We have $S^1\times(\mathbb R/(2\pi))/{\sim}$ where $(\hat u,c)\sim(-\hat u,-c)$
 
So it has to be the Klein bottle.
 
I believe so, yeah
These functions, visually, are monodirectional waves
(is that a term?)
 
Two-sheeted cover with orientation-reversing deck transformation.
 
The space of monodirectional waves is a Klein bottle
or unidirectional
(unidirectional is when they go to college)
That's a point: the difference between mono and uni is that you can get mono at uni but not the reverse
 
12:28 AM
Blah.
 
"Monodirectional waves" does not make sense to me.
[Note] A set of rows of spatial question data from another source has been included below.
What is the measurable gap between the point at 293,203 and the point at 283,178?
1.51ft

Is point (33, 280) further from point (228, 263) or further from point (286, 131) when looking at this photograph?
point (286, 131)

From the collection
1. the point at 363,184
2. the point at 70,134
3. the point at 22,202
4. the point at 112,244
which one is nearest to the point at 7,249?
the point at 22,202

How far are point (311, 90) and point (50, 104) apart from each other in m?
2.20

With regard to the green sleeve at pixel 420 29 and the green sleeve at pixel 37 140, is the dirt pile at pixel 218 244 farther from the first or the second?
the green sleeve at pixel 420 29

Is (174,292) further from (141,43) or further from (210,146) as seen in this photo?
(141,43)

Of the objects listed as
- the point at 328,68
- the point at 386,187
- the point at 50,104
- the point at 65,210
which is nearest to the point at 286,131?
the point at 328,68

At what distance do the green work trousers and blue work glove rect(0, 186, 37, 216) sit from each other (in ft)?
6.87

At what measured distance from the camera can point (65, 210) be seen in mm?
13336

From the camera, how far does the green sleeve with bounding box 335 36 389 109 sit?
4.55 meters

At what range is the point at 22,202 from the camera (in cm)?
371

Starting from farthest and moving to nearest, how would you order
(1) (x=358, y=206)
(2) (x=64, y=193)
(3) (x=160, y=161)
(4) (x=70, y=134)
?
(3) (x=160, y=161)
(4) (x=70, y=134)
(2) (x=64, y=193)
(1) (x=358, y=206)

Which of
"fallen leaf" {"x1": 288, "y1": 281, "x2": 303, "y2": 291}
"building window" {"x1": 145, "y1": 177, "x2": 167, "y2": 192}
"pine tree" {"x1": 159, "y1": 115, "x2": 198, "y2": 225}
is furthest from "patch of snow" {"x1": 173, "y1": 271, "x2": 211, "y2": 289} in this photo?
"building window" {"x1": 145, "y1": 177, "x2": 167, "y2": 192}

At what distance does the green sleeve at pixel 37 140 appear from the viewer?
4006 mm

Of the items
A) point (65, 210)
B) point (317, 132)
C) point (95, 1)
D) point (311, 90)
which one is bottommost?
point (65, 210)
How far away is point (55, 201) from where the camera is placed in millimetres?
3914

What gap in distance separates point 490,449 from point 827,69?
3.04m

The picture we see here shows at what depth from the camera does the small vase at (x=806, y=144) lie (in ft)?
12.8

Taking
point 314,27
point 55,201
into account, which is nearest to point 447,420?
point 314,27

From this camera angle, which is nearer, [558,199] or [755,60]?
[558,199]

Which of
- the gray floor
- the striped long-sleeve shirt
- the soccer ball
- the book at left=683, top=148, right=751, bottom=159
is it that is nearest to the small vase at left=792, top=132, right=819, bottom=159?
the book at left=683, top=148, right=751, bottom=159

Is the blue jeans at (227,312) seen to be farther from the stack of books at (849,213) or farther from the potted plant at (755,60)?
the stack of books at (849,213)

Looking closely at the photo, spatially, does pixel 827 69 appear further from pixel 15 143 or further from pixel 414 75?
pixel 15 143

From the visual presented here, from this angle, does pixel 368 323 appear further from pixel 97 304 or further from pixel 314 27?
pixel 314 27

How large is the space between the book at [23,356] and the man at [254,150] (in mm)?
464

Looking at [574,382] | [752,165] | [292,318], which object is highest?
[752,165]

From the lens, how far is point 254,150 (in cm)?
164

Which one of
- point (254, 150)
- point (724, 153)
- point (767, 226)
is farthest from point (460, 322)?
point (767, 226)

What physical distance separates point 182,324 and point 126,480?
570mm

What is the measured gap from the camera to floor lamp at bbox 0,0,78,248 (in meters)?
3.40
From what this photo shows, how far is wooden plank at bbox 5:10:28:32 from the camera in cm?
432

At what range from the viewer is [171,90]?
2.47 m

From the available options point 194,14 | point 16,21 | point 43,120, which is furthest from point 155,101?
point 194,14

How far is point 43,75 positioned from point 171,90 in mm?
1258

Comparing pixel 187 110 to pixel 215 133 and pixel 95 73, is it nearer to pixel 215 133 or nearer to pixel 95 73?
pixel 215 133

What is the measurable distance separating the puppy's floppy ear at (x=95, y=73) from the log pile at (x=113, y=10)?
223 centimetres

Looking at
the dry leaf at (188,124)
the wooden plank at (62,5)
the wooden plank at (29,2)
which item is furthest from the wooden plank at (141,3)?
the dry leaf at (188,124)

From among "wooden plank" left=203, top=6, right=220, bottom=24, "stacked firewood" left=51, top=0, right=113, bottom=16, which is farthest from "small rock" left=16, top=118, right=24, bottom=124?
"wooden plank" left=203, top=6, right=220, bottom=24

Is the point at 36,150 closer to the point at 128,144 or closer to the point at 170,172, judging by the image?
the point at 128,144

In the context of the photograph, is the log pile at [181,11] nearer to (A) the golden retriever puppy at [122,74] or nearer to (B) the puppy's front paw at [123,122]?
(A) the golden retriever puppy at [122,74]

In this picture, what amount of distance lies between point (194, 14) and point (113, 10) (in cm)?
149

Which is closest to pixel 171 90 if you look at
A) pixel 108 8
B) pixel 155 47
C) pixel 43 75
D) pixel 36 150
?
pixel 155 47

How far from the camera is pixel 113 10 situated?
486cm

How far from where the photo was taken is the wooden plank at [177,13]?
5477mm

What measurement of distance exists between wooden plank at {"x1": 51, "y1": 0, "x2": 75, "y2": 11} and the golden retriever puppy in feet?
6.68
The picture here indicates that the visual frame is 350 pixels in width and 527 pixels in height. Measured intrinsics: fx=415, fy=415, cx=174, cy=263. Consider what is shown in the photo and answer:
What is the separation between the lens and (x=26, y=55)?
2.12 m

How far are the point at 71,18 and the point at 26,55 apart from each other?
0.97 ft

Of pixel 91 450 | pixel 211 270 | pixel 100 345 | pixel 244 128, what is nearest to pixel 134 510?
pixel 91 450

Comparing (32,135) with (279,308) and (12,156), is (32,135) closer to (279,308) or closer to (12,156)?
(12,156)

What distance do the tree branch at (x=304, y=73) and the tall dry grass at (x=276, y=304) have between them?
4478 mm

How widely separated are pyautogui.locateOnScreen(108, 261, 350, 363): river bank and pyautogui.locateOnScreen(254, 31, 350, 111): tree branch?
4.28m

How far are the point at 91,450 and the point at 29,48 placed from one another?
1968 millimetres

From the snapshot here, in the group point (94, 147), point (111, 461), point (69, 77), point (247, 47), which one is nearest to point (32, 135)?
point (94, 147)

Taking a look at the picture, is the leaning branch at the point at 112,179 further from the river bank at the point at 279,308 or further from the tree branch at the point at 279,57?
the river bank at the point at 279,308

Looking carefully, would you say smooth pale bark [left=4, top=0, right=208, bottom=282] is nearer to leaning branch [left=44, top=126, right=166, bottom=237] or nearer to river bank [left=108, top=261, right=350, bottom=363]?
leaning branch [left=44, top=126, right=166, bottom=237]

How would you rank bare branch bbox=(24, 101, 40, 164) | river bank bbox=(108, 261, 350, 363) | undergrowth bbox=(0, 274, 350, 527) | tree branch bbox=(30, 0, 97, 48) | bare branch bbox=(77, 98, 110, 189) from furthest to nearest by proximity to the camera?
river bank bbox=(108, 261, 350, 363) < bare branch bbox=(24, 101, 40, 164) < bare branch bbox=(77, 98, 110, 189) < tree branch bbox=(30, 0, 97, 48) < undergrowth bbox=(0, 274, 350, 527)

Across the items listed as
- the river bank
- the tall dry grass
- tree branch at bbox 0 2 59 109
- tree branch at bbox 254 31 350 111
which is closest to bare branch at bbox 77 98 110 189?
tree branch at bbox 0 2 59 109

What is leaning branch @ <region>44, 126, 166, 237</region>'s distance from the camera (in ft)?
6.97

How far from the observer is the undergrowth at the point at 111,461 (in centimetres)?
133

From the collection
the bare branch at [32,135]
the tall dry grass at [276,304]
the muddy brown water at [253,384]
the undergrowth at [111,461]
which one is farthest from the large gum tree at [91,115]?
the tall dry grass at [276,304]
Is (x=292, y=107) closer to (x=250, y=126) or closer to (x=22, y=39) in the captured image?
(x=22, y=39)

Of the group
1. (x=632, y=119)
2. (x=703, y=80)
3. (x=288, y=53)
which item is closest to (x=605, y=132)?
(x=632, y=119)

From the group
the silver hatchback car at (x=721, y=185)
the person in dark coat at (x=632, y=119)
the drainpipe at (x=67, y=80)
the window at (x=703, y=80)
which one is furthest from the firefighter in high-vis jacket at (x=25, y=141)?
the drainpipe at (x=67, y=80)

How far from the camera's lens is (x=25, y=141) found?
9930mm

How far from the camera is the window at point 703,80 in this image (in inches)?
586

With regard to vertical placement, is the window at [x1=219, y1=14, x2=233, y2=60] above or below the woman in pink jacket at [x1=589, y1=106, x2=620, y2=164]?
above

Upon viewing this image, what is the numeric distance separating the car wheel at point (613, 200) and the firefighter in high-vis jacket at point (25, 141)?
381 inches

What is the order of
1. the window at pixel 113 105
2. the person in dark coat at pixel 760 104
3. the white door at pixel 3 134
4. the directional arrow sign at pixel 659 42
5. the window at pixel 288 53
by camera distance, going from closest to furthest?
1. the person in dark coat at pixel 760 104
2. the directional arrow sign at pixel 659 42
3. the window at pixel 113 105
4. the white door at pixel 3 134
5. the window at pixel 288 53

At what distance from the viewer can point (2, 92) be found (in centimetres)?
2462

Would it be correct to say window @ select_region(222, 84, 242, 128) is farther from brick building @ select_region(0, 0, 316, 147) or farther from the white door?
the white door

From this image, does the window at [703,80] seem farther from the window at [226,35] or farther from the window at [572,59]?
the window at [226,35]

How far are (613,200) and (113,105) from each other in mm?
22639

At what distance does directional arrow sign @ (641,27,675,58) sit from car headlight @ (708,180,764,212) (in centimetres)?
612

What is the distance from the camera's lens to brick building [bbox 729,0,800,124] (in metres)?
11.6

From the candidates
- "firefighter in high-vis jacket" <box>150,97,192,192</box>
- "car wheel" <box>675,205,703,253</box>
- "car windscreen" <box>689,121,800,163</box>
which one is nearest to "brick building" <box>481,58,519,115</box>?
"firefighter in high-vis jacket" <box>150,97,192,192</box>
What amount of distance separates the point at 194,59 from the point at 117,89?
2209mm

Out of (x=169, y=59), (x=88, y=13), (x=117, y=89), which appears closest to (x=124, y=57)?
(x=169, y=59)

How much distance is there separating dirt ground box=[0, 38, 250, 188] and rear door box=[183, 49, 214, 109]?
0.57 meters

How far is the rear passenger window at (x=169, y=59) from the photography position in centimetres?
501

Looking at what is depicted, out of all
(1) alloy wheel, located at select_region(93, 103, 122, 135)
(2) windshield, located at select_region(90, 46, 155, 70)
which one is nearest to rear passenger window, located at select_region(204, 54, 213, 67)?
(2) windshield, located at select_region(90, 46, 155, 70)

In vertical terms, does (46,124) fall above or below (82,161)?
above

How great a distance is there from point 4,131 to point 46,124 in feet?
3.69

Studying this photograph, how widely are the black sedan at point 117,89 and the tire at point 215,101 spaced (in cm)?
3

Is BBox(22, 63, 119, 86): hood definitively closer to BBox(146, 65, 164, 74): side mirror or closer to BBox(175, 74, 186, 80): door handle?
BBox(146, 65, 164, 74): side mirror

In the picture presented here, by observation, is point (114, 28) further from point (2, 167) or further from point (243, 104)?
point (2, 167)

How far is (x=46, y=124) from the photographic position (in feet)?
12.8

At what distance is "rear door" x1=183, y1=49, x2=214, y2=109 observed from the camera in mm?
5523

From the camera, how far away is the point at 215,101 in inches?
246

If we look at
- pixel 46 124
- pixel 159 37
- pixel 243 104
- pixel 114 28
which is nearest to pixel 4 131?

If I saw that name I would be confused.
Anyway I agree that S^1 x S^1 quotiented by an orientation reversing free involution is necessarily a Klein bottle.
 
I don't know how else to describe the shape
It's the graph of $z=\cos x$ rotated and shifted
Uh... a corrugated sheet
The space of corrugated sheets is a Klein bottle
 
Sure.
 
The reason I was thinking about this:
Grant Sanderson just tweeted:
> Treated as a topological space, ordered pairs of points on a loop are isomorphic to a torus, and unordered pairs are isomorphic to a Mobius strip.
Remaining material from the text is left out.